The Fraud Examiner
Shining a Light on Shell Companies: How Countries are Changing Beneficial Ownership Requirements
Anti-Money Laundering Campaign Leader, Global Witness
You don’t have to go further than turning on your flat-screen TV to know that crime and corruption are constantly in the news and focal points for TV entertainment. However, what’s less understood by the general public, but well known to investigators,
is that the most mundane details of a case are often the most important ones.
One of these obscure elements is now in the spotlight: anonymous shell companies, and the role they play in enabling money laundering and illicit activities. Whether it’s the
Panama Papers leak in 2016, the massive
Brazilian Car Wash scandal, the
Russian laundromat, or a growing collection of news articles involving luxury real estate purchased by shadowy figures, the role that anonymous shell companies can play in nearly every crime that generates money is being revealed.

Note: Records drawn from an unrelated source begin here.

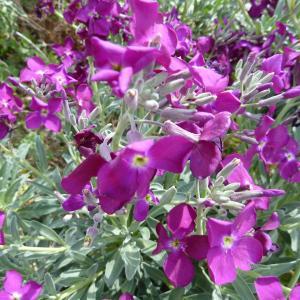 Matthiola incana (L.) R.Br. subsp. incana (Giroflée des jardins)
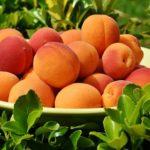 La Junta pone en valor la prevención de riesgos laborales en la agricultura almeriense.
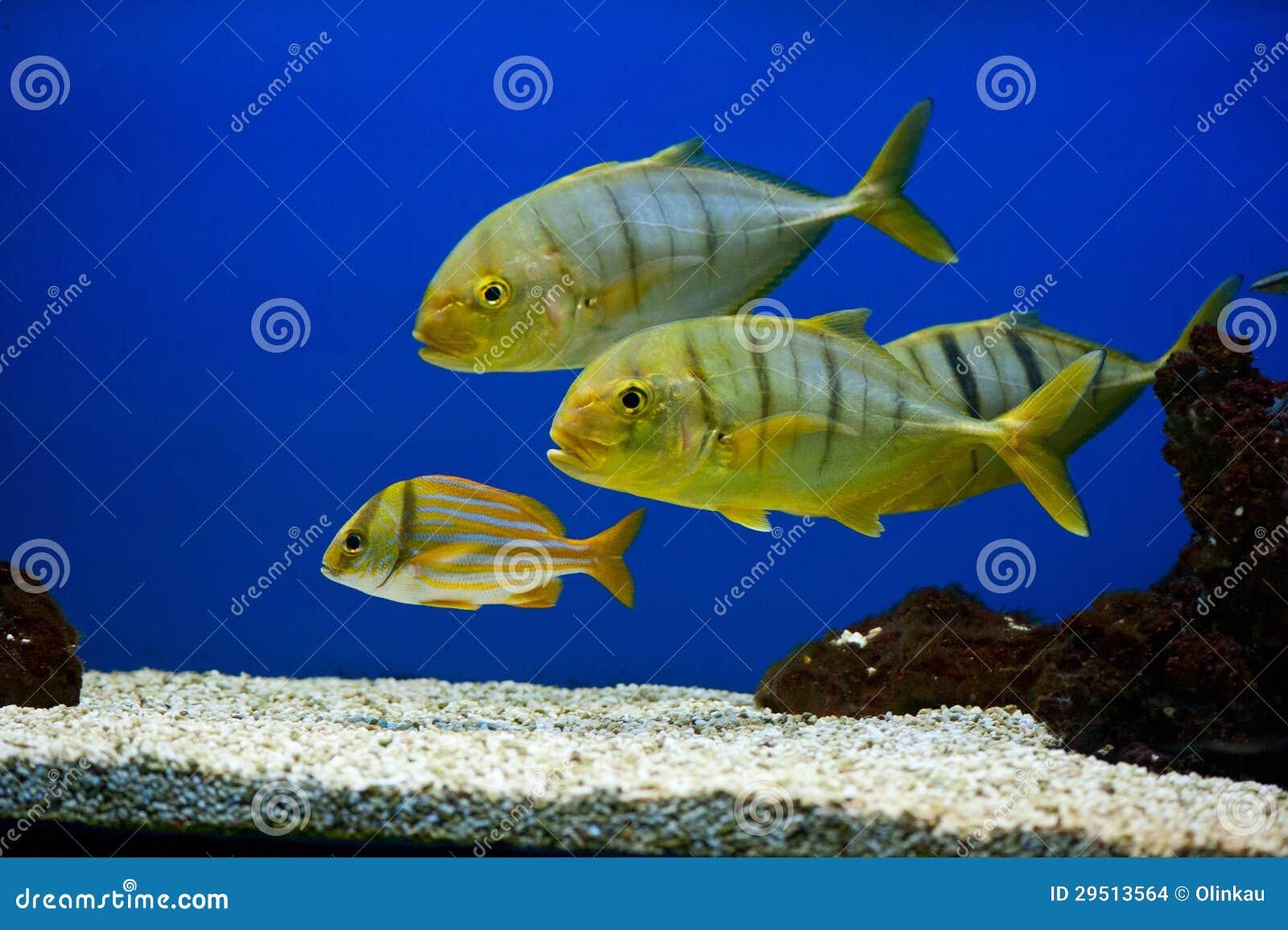 Gele vissen met zwarte strepen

Shell companies provide anonymity in a few different ways. First, in most jurisdictions, a person forming a company is not required to disclose the fact that they own the company. The jurisdiction may require the name of an agent, the number of shares that make up the company or an address where they can process service
requests, but that is often the extent of the disclosure. As such, simply by omitting the name of the real owner, companies can be formed with no record of who truly controls and benefits from that company — that is, those individuals known as the beneficial owner or owners.

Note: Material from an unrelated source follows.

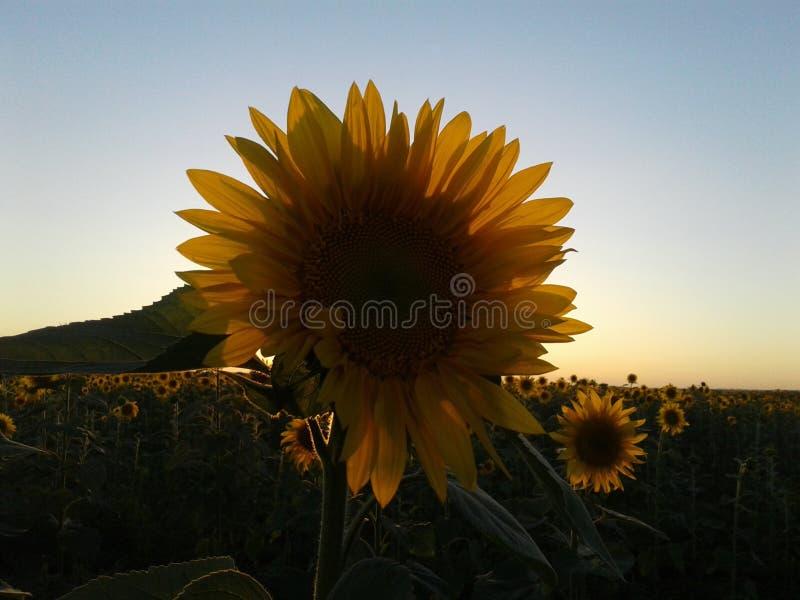 Laranja bonita das flores imagem de stock royalty free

In other cases, where the names of a company employee or director are disclosed, bad actors can easily skirt or exploit this requirement by identifying a nominee director or manager — someone who purportedly has knowledge of or control of the company but in
reality knows very little or is paid to not know. Finally, certain jurisdictions allow individuals to set up companies and agree to keep that information secret and difficult to access.